### Document extract
###

Re: Autonomous Transaction is back
| От | Robert Haas |
|---|---|
| Тема | Re: Autonomous Transaction is back |
| Дата | |
| Msg-id | CA+TgmoZc-Z7wtL6Zvs+1Q+PVF+PKwwQkcazm2pVtbRPFNitQFw@mail.gmail.com обсуждение исходный текст |
| Ответ на | Re: Autonomous Transaction is back (Noah Misch <noah@leadboat.com>) |
| Ответы |
Re: Autonomous Transaction is back
|
| Список | pgsql-hackers |
On Sat, Aug 22, 2015 at 2:23 AM, Noah Misch <noah@leadboat.com> wrote:
>> > Can you get away with only looking at tuples though? For example,
>> > what about advisory locks? Table locks?
>>
>> Well, that's an interesting question. Can we get away with regarding
>> those things as non-conflicting, as between the parent and child
>> transactions?

###

### Data block
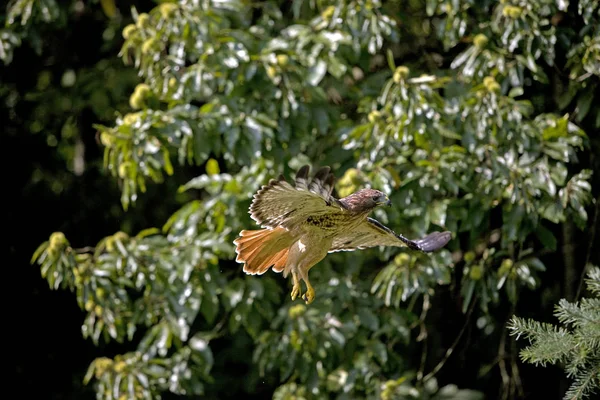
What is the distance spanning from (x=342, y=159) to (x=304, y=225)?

###

### What is asked
In the mailing-list post about autonomous transactions, which two kinds of locks are brought up besides tuples?

### Solution to this exercise
Advisory locks and table locks.